▶ _Records provided_:
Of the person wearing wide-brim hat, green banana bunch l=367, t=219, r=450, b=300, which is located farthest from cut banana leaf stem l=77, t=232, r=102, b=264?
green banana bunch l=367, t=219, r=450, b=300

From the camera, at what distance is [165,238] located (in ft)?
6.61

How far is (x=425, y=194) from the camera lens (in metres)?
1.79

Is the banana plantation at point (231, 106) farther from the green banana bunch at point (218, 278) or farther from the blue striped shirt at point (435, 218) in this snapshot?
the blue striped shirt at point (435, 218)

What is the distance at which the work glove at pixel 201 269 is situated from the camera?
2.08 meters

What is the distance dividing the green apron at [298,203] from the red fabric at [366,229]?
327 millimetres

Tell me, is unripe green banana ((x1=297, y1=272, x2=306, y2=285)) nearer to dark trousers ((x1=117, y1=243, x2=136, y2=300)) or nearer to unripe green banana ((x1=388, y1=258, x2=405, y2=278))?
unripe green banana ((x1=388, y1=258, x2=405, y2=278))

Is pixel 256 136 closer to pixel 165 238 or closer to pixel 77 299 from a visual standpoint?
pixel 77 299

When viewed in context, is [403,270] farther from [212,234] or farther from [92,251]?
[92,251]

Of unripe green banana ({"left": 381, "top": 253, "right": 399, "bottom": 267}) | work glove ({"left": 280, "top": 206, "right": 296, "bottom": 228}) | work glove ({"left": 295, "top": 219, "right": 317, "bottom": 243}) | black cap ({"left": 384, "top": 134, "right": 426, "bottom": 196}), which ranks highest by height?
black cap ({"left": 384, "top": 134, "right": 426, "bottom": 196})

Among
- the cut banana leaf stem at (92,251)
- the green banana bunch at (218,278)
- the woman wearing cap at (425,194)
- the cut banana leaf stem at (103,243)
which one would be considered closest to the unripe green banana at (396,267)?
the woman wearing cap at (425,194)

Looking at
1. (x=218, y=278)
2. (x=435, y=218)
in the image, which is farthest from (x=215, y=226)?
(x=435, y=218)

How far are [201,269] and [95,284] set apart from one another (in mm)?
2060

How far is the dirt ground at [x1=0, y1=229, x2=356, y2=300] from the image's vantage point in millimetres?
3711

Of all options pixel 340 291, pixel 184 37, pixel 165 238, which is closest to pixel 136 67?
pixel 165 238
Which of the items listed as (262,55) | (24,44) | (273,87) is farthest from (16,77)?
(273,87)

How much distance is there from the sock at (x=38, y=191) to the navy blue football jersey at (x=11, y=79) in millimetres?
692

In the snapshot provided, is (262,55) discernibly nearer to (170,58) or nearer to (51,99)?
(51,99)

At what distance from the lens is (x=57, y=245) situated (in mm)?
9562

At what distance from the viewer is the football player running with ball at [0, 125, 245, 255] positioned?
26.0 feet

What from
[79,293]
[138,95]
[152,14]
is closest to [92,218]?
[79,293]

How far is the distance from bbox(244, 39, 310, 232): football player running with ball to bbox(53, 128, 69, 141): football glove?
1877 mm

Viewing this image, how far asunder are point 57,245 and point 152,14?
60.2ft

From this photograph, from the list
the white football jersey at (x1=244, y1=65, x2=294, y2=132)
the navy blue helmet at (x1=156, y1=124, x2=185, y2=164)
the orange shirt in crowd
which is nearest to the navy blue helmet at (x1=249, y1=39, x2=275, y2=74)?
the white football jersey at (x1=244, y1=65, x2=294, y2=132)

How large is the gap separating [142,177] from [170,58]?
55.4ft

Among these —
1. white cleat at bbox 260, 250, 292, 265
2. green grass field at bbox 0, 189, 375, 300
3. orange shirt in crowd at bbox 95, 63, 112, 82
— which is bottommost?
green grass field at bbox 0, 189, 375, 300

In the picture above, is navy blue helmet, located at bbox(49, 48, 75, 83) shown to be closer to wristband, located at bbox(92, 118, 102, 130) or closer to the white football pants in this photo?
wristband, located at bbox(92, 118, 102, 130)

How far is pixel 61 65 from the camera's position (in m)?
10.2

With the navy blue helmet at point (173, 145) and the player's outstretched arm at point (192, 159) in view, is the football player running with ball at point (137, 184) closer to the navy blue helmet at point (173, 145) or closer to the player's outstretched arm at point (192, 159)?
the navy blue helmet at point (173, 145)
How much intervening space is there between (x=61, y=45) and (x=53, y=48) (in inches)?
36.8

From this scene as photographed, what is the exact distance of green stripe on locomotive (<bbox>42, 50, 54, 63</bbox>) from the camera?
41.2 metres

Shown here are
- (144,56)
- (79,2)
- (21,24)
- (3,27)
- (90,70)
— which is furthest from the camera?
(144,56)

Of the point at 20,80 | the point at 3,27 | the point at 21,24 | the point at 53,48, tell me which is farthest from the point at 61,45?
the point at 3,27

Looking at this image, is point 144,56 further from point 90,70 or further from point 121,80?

▶ _Task objective_: Copy out every one of the entries above word for word.

▶ _The solution_:
Of the person wearing wide-brim hat, green banana bunch l=367, t=219, r=450, b=300, which is located farthest from cut banana leaf stem l=77, t=232, r=102, b=264?
green banana bunch l=367, t=219, r=450, b=300

From the camera, at what distance is [165,238] located (in ft)?
6.61

How far is (x=425, y=194) from the camera lens (in metres)?
1.79

Is the banana plantation at point (231, 106) farther from the green banana bunch at point (218, 278) or farther from the blue striped shirt at point (435, 218) in this snapshot?
the blue striped shirt at point (435, 218)

What is the distance at which the work glove at pixel 201 269 is situated from the camera?
2.08 meters

What is the distance dividing the green apron at [298,203] from the red fabric at [366,229]?
327 millimetres

Tell me, is unripe green banana ((x1=297, y1=272, x2=306, y2=285)) nearer to dark trousers ((x1=117, y1=243, x2=136, y2=300)) or nearer to unripe green banana ((x1=388, y1=258, x2=405, y2=278))?
unripe green banana ((x1=388, y1=258, x2=405, y2=278))

Is pixel 256 136 closer to pixel 165 238 or closer to pixel 77 299 from a visual standpoint?
pixel 77 299

When viewed in context, is [403,270] farther from [212,234] or farther from [92,251]?
[92,251]

Of unripe green banana ({"left": 381, "top": 253, "right": 399, "bottom": 267}) | work glove ({"left": 280, "top": 206, "right": 296, "bottom": 228}) | work glove ({"left": 295, "top": 219, "right": 317, "bottom": 243}) | black cap ({"left": 384, "top": 134, "right": 426, "bottom": 196}), which ranks highest by height?
black cap ({"left": 384, "top": 134, "right": 426, "bottom": 196})

Among
- the cut banana leaf stem at (92,251)
- the green banana bunch at (218,278)
- the woman wearing cap at (425,194)
- the cut banana leaf stem at (103,243)
which one would be considered closest to the unripe green banana at (396,267)?
the woman wearing cap at (425,194)

Looking at
1. (x=218, y=278)
2. (x=435, y=218)
in the image, which is farthest from (x=215, y=226)?
(x=435, y=218)

How far are [201,269] and [95,284] set apart from one another (in mm)?
2060

How far is the dirt ground at [x1=0, y1=229, x2=356, y2=300] from the image's vantage point in millimetres?
3711

Of all options pixel 340 291, pixel 184 37, pixel 165 238, which is closest to pixel 136 67?
pixel 165 238
Which of the items listed as (262,55) | (24,44) | (273,87) is farthest from (16,77)?
(273,87)

How much distance is there from the sock at (x=38, y=191) to the navy blue football jersey at (x=11, y=79) in millimetres?
692

In the snapshot provided, is (262,55) discernibly nearer to (170,58) or nearer to (51,99)?
(51,99)

At what distance from the lens is (x=57, y=245) situated (in mm)?
9562

At what distance from the viewer is the football player running with ball at [0, 125, 245, 255] positioned?
26.0 feet

What from
[79,293]
[138,95]
[152,14]
is closest to [92,218]?
[79,293]

How far is the distance from bbox(244, 39, 310, 232): football player running with ball to bbox(53, 128, 69, 141): football glove?
1877 mm

Viewing this image, how far asunder are point 57,245 and point 152,14?
60.2ft

From this photograph, from the list
the white football jersey at (x1=244, y1=65, x2=294, y2=132)
the navy blue helmet at (x1=156, y1=124, x2=185, y2=164)
the orange shirt in crowd
which is nearest to the navy blue helmet at (x1=249, y1=39, x2=275, y2=74)?
the white football jersey at (x1=244, y1=65, x2=294, y2=132)

How large is the gap separating [142,177] from [170,58]?
55.4ft

Among these —
1. white cleat at bbox 260, 250, 292, 265
2. green grass field at bbox 0, 189, 375, 300
3. orange shirt in crowd at bbox 95, 63, 112, 82
— which is bottommost?
green grass field at bbox 0, 189, 375, 300

In the picture above, is navy blue helmet, located at bbox(49, 48, 75, 83) shown to be closer to wristband, located at bbox(92, 118, 102, 130) or closer to the white football pants in this photo?
wristband, located at bbox(92, 118, 102, 130)

How far is pixel 61 65 from the camera's position (in m)?
10.2

With the navy blue helmet at point (173, 145) and the player's outstretched arm at point (192, 159) in view, is the football player running with ball at point (137, 184) closer to the navy blue helmet at point (173, 145) or closer to the player's outstretched arm at point (192, 159)?
the navy blue helmet at point (173, 145)
How much intervening space is there between (x=61, y=45) and (x=53, y=48) (in inches)?
36.8

From this scene as photographed, what is the exact distance of green stripe on locomotive (<bbox>42, 50, 54, 63</bbox>) from the camera?
41.2 metres

Shown here are
- (144,56)
- (79,2)
- (21,24)
- (3,27)
- (90,70)
— which is furthest from the camera?
(144,56)

Of the point at 20,80 | the point at 3,27 | the point at 21,24 | the point at 53,48, tell me which is farthest from the point at 61,45?
the point at 3,27

Looking at this image, is point 144,56 further from point 90,70 or further from point 121,80?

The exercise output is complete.